In this article, I will introduce a total of four datasets, categorized according to these two classifications.
【Controlled】Datasets Captured in a Controlled Environment
ATR Facial Expression Image Database (2006)
- Data Source: Captured in a laboratory (video, still images)
- Features:
- Ten Japanese individuals (6 men, 4 women) in their 20s to early 30s, who had received basic training in facial expression formation (e.g., through theater), performed instructed expressions.
- Captured not only frontal faces but also with varying gaze and head orientations.
- Labeling:
- 10 emotion labels including neutral (neutral, joy (open mouth), joy (closed mouth), sadness, surprise, anger (open mouth), anger (closed mouth), disgust, contempt, fear)
- Labeled by 27 individuals (university students)
- Annotation details are unknown
- License: Commercial use requires inquiry
- Source:https://www.atr-p.com/products/face-db.html
Facial Expression Database Based on Dimensional and Categorical Models of Emotion (2018)
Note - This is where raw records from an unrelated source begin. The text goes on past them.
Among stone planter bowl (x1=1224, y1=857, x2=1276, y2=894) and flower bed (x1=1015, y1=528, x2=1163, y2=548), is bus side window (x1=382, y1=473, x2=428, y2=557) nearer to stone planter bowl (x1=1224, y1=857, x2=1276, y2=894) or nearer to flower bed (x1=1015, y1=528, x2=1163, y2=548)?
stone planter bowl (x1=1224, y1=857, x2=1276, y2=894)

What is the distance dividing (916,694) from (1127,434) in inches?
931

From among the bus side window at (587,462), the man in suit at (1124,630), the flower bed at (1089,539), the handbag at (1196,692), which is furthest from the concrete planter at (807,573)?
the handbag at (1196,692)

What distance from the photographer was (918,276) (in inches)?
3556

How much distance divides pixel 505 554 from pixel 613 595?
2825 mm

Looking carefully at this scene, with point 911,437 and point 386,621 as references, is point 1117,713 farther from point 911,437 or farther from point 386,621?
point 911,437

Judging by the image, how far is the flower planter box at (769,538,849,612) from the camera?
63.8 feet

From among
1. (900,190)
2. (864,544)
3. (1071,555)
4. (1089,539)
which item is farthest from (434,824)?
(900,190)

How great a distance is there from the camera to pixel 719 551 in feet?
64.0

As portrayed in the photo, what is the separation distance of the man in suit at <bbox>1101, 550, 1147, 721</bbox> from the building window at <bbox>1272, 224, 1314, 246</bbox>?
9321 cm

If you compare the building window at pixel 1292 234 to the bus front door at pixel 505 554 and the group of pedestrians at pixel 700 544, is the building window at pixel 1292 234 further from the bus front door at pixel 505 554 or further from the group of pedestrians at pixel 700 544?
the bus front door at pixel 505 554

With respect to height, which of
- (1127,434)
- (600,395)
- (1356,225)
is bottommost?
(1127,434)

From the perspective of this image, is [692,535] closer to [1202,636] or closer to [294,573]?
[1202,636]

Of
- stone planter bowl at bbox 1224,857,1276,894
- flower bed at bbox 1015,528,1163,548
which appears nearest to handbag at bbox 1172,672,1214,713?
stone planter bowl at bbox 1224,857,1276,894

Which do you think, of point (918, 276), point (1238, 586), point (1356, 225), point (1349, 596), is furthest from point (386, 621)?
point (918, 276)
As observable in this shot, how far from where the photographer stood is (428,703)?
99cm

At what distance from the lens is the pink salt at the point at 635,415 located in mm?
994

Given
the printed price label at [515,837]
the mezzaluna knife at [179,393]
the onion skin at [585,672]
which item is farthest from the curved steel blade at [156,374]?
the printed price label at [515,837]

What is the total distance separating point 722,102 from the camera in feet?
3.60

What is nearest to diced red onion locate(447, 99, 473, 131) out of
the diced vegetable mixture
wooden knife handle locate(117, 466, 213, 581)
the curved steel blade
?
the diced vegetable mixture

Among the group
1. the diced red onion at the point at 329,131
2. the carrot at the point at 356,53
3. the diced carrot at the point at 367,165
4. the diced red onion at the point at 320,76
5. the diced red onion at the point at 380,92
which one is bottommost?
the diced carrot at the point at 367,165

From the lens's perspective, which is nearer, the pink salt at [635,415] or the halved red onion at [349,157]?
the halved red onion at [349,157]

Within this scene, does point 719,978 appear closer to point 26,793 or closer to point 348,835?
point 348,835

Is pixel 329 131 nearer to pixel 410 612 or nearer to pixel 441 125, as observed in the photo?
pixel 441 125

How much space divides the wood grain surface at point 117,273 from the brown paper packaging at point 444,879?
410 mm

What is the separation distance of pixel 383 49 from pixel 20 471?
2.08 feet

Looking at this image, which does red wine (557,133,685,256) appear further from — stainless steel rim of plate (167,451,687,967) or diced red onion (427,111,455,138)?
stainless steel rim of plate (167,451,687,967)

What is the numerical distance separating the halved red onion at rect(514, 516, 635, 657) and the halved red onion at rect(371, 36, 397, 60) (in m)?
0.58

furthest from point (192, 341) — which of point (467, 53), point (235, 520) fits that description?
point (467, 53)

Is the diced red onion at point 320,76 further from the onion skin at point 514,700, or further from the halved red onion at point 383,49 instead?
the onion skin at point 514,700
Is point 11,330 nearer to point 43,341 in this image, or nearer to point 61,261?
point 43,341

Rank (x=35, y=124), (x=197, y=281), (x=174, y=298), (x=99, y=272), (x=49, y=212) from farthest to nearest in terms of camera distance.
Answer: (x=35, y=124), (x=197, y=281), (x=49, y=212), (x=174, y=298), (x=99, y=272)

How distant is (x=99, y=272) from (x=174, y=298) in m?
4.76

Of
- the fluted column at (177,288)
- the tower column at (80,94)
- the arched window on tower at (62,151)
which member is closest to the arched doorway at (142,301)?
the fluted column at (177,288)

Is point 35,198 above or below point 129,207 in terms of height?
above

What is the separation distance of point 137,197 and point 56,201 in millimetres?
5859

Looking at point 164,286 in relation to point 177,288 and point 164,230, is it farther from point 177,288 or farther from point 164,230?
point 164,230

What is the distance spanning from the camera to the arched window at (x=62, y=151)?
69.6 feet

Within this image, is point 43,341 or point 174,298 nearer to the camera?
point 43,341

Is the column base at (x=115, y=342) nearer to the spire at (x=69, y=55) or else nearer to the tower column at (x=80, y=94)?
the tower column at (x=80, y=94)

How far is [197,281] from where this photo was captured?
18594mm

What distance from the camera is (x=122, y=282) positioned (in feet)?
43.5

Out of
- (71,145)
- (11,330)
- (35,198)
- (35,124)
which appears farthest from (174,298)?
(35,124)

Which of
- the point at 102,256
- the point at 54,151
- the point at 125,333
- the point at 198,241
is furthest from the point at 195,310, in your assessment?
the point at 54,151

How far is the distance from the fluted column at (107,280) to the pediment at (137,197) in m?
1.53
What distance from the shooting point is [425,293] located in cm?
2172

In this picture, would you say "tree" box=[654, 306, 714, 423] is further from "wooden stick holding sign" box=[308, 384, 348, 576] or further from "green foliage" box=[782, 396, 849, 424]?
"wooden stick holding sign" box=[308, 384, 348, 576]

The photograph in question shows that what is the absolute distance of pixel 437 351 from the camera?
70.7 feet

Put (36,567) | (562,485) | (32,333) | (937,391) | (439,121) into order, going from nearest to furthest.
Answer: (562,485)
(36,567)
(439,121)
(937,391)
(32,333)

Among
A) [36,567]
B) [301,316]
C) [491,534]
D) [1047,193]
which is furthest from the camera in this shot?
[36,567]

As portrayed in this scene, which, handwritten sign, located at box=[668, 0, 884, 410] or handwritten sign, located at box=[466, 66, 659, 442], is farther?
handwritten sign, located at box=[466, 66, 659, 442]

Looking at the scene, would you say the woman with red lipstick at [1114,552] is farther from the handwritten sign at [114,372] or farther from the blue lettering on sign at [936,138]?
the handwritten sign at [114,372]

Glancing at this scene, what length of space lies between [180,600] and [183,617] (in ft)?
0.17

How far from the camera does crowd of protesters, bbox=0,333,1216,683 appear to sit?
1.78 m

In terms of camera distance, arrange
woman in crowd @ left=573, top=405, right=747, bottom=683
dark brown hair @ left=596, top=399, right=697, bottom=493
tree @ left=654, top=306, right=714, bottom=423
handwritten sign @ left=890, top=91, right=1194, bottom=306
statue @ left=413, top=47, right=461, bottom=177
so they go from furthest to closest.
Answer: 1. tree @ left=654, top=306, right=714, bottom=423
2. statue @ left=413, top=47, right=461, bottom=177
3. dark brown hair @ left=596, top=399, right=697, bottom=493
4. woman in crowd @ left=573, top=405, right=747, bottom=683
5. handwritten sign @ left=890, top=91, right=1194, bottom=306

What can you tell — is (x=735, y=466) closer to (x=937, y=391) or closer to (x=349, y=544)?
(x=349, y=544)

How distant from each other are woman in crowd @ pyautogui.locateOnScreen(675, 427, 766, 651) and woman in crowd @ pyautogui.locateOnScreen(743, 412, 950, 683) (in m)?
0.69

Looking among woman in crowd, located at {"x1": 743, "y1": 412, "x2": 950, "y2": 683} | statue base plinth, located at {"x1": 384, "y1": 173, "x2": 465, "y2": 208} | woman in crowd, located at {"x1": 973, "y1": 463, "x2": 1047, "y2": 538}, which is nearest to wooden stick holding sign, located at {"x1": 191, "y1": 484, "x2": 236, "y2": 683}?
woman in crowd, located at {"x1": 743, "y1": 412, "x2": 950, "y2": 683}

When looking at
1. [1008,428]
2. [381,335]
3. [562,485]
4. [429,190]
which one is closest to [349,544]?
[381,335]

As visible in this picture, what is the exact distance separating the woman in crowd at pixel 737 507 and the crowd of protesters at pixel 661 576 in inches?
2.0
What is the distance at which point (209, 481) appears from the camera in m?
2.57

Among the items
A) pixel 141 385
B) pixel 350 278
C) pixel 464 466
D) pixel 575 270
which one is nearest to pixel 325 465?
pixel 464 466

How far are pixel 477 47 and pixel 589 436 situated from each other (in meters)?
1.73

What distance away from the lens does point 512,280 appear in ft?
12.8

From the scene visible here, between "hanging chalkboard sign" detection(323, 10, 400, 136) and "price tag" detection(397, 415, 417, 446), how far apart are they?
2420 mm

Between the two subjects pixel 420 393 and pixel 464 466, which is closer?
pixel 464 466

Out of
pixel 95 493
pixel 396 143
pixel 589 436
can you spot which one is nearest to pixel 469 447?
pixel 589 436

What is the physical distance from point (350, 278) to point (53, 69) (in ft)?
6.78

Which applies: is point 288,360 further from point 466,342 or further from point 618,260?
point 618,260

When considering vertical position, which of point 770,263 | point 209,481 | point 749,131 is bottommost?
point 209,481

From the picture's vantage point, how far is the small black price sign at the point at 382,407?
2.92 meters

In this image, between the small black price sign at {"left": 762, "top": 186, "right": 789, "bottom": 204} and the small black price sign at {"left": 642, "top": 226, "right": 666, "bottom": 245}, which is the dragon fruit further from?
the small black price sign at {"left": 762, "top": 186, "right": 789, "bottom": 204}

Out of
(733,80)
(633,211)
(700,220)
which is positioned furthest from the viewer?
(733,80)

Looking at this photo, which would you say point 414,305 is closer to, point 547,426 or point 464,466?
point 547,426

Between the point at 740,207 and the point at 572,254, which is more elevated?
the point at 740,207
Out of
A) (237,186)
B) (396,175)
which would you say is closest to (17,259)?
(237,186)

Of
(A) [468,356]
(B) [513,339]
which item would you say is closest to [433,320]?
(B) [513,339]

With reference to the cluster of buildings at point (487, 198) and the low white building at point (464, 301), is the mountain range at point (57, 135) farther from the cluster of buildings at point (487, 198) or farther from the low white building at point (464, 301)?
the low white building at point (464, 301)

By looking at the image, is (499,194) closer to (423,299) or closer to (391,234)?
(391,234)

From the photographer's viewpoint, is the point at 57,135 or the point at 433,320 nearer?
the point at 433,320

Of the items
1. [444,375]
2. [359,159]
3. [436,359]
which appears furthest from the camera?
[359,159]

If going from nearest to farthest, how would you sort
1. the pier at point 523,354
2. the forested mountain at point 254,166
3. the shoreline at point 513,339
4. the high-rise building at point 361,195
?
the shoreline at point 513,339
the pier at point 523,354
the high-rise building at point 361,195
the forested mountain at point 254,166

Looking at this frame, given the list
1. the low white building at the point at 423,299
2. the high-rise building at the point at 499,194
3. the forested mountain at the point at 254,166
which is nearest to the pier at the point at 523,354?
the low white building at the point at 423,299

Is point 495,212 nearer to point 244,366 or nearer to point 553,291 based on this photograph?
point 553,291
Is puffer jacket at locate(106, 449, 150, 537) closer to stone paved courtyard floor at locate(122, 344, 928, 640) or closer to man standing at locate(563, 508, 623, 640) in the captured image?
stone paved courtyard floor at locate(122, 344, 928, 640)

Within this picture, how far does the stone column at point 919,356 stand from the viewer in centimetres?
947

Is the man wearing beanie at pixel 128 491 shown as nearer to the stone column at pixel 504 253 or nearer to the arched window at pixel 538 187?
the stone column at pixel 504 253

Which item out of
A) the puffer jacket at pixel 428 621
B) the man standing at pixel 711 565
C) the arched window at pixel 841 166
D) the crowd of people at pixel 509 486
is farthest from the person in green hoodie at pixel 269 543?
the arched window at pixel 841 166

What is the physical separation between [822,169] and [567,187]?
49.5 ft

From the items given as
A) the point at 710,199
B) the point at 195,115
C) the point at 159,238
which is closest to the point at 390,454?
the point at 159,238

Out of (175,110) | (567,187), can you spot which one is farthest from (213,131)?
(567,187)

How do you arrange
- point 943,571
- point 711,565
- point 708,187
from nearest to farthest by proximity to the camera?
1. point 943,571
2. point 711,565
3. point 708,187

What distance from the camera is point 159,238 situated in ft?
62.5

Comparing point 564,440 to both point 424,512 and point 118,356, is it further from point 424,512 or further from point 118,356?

- Data Source: Filmed in a laboratory (video, still images)
- Features:
- 8 individuals (4 males, 4 females) aged 20-40 (average age 34.25, standard deviation 5.47) expressed emotions
- Expressions were reproduced using two methods: the Imaginary Method, where participants imagine a situation to naturally create an expression, and the Facial Action Coding System (FACS) Method, where participants consciously manipulate facial muscle movements to create an expression.
- Labeling:
- 7 emotions: surprise, fear, sadness, anger, disgust, happiness, neutrality
- Average age39 individuals (19 males, 20 females) with an average age of 21.33 (standard deviation 2.39)
- License: For academic and R&D purposes only
- Source:https://www.tandfonline.com/doi/full/10.1080/02699931.2017.1419936#abstract
Facial expression database specialized for the elderly
- Data Source: Filmed in a laboratory (video, still images)
- Features:
- Videos of 111 elderly individuals (56 males, 55 females, 73.2±4.6 years old) were recorded.
- From videos taken with a front-facing camera, frames with the most prominent expressions were extracted as still images.
- Labeling:
- 8 emotions (joy, sadness, fear, surprise, anger, disgust, excitement, relaxation) and neutral expression
- 36 participants (18 males, 18 females, age: 39.3±11.6 years old)
- License: Not for commercial use, for research use only
- Source:https://www.nii.ac.jp/dsc/idr/rdata/NUFDB/
【In-the-Wild】Real-world dataset
Large-scale database of diverse East Asian facial expressions (2022)
- Data Source: Movies, Web (images)
- Features:
- Collected approximately 450,000 frames from 113 movies (over the past 30 years) from China, Japan, and South Korea, and 50,000 images from five search engines (Google, Bing, Baidu, Goo, NAVER).
- Labeling:
- Seven emotions: surprise, fear, sadness, anger, disgust, happiness, and neutrality.
- Only images where all three annotators agreed on the same facial expression label were used.
- Finally, an administrator re-checked all labels and removed images if there was any doubt.
- In other words, images were only used if there was agreement from four parties (three annotators + one administrator) for each image.
- License: Available upon request to the authors. Commercial use is unknown.
- Source:https://www.mdpi.com/1424-8220/22/21/8089
Summary
This time, we introduced four facial expression recognition datasets specifically designed for Japanese (Asian) people and the elderly.
While "Controlled" data, captured in experimental settings, allows for controlled expression quality, it has the drawback of not fully reflecting the diverse situations of the real world. In contrast, "In-the-Wild" data, collected from sources like movies, holds the potential to train AI with more natural expressions.
As far as our research shows, "In-the-Wild" datasets targeting Asians and the elderlyvideodatasets still appear to be in their early stages of development. I felt that further enrichment of such datasets is essential for AI to accurately understand the emotions of a more diverse range of people.
We look forward to future advancements in this research!